民間病院の経営悪化(平成20年度病院経営調査報告による)
民間病院(全国288病院の今年5月の経営状況)の経営状態が悪化している。全日本病院協会の「平成20年度病院経営調査報告」によると、調査対象の32%の病院が赤字経営であり、前回調査報告(19年度:24%)に比べて大幅に悪化している。特に東京は54%(前年度42%)と赤字率が高い結果となった。

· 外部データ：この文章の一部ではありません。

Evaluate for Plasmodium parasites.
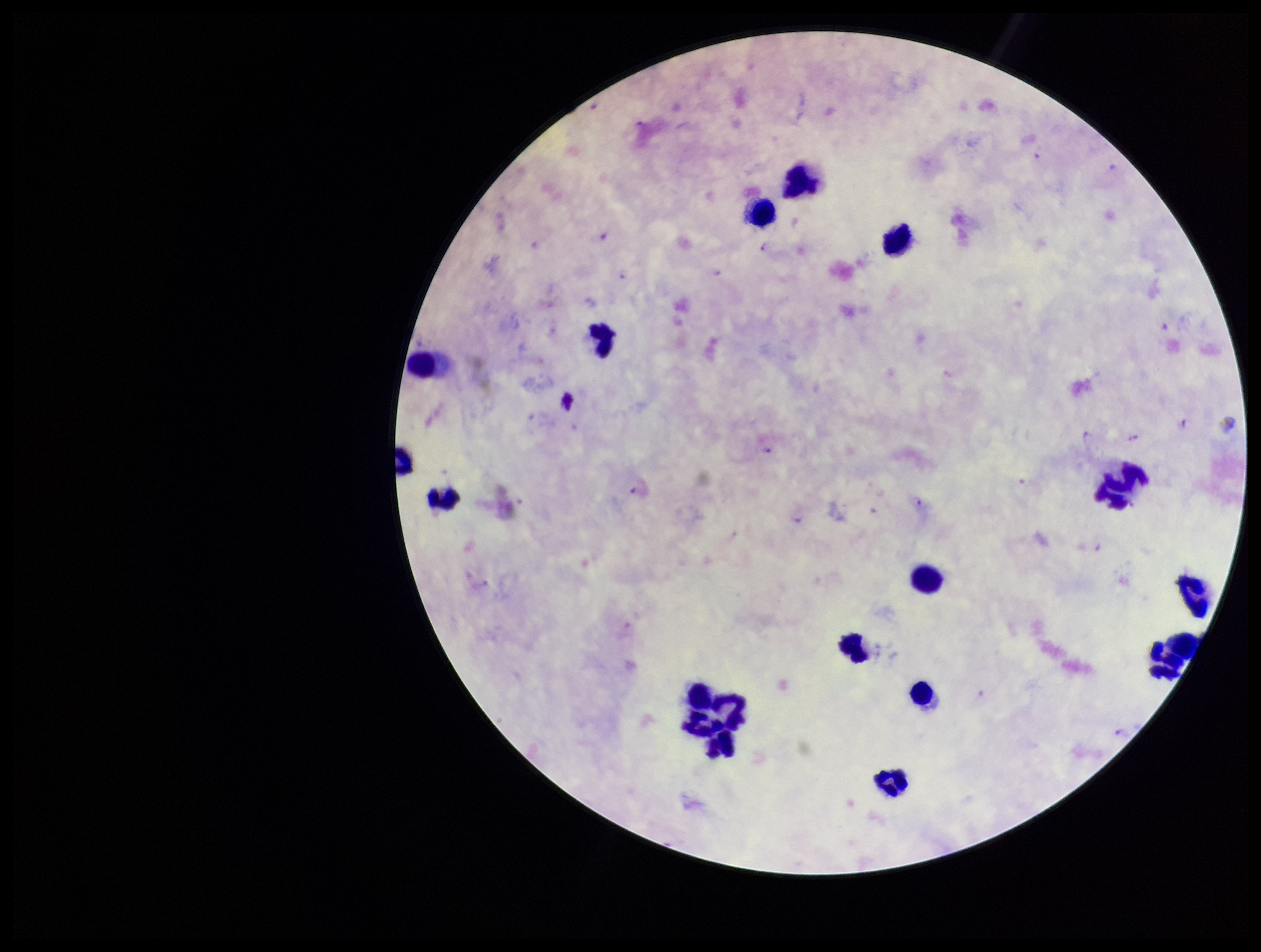
Detected.

Giemsa stain. Parasite count: 12. Preparation: thick smear. Species reported for this patient: Plasmodium falciparum. Leukocyte count: 15. Smartphone photograph taken through the eyepiece of a microscope. Image is 1261×952 pixels. Single field of view. Patient malaria status: positive.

病床規模別では「20〜199床」の中小病院の経営が比較的安定している一方で「200床以上」の大規模病院で経営状態が悪化している模様。病床種別では、一般病床のみの病院において赤字経営が多くなっている。
赤字の要因としては、同協会では診療報酬改定の影響により、患者1人あたりの診察時間がアップし、診察患者数の落ち込みとされている。また、必要スタッフ確保のため人件費率が増加し経営悪化の要因とみられている。人件費水準の高い都市部や大規模病院ほどその傾向が強くみられると分析されているようだ。
今年度診療報酬改定により、開業医向けの報酬財源の一部が勤務医の待遇改善に振り向けられているが、産科、小児科などに重点的に配分されており、病院全体の経営改善には至っていない。